Faszinierend! Egal wo man das Buch aufschlägt, stößt man auf einen Lehmann, der mal wieder alles richtig gemacht hat. Sei es bei seinem Karierestart in Schalke oder auch später bei Dortmund und Arsenal. Prinzipiell war er immer kompletter, besser und intelligenter als alle um ihn herum. Zumindest letzteres dürfte ihm bei Konkurrenten wie Roman Weidenfeller, der ihn übrigens seit seinem ersten Tag (aus Lehmanns Sicht Majestätsbeleidigung, aus meiner Sicht totaler Realitätsverlust) bei Dortmund als Nummer eins ablösen wollte, nicht überaus schwer gefallen sein.

Selbstreflektion nicht vorhanden

Insgesamt liest sich das Machwerk einfach überall ungefähr so:

„Inzwischen spielt jeder Torwart, der ein guter Torwart sein will, genauso. Oder versucht es zumindest.“

Oder:

„Ich merkte, dass man im Leben ohne Zielstrebigkeit nicht viel erreichen kann. Diese Zielstrebigkeit hat sich fortan wie ein roter Faden durch mein Leben gezogen. Ich hatte bei allen Tiefschlägen, die ich in meiner Fußballzeit erlebt habe, immer das Vertrauen, dass alles wieder in die richtigen Bahnen laufen wird.“

Oder:

„In England nannten sie mich manchmal ,Mad Jens’. Das war vor allem auf meine sehr offensive Spielweise bezogen. (Anmerkung des Verfassers: Wer’s glaubt.) Aber meine Art zu spielen ist alles andere als wahnsinnig, im Gegenteil, sie ist das Ergebnis kühler Analyse von Wahrscheinlichkeiten.“

Oder:

„Die meisten meiner Torhüterkollegen starren in erster Linie auf den Ball. […] Erst da habe ich wirklich verstanden, warum Kahn viele Situationen nicht schon vorher gesehen und entschärft hat: Wer nur auf den Ball guckt, weiß allein, wo er ist, nicht wo er sein wird.“

Oder:

„Aber in der Zentrale des Spiels hätte ich einen Platz finden können – weil man auch dort das Spiel lesen können muss, was mir von Anfang an leicht gefallen ist.“

 

Zwei Fehler (zumindest mehr habe ich im Buch nicht gefunden) hat Jens Lehmann in seiner Karriere aber dann doch gemacht. Zum einen nennt er den völlig überhasteten Wechsel von Mailand zum BVB, zum anderen die Aktion in Mainz, bei der er einem Fan die Brille wegnahm. Ansonsten war er immer geil und hat immer recht gehabt. Selbstreflektion: quasi nicht vorhanden.

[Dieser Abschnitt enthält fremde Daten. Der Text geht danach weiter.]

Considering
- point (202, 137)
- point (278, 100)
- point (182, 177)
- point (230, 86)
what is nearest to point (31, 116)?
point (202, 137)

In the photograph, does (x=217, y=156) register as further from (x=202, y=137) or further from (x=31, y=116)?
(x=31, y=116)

Doch natürlich gibt es auch die unterhaltsamen Stellen. Zum Beispiel wie Lehmann quasi im Vorbeigehen erwähnt, dass Toni Schumacher (übrigens seit dem Jacketkronen-Spiel gegen Frankreich sein Torwartidol) in seiner Schalker Zeit am Tag nach dem Spiel grundsätzlich im Entmüdungsbecken eine Flasche Champagner geleert hat und sich dabei auch nicht vom Trainer stören ließ. Überhaupt Toni Schumacher. Der ehemalige Nationaltorwart ist so etwas wie ein Fixpunkt in Lehmanns Torwartkarriere, positiv wie negativ: So ließ Jens Lehmann Schumacher einmal bei sich in London wohnen, was diesen nicht hinderte, Lehmann später mehrere Male bei der BILD anzuschwärzen und Oliver Kahn zu pushen – so zumindest Jensers Sichtweise. Lustig sind auch die Schilderungen von Aleksandar Ristics Trainings-Methoden. Lehmann: „Ein Fußball-Psychopath“.

Lob des Verrückten

Trotz aller Lesequal möchte ich am Ende dieses Beitrags ganz klar für den verrückten Jens Partei ergreifen, denn ich fand ihn als Torwart richtig klasse und als Typen extrem unterhaltsam. Welcher Torwart dieser gegenwärtigen, oft zitierten jungen und so vorbildlichen Generation wird jemals in der Halbzeit mit der S-Bahn nach Hause fahren („Ich dachte, der Trainer möchte, dass ich gehe.“) seinem Abwehrspieler das Stirnband runterreißen („Ich hatte das Gefühl, er hört meine Kommandos nicht.“), den Schuh eines Gegenspielers auf das Tor werfen („aus Sicherheitsgründen“) und einem Fan die Brille wegnehmen („Ich hatte nur den Wunsch, er möge die Klappe halten.“)? Totallangweiler wie René Adler sicher nicht. Und Asis wie Weidenfeller fehlen für solche Quatsch-Aktionen einfach der Einfallsreichtum. Einziger Hoffnungsschimmer ist da immer noch Tim „Den Elfmeter kann man schon geben, ich halt ihn dann eh“ Wiese, der sich aber scheinbar nur noch aufs Hubschauberfliegen konzentriert und immer seltener auf den Putz haut.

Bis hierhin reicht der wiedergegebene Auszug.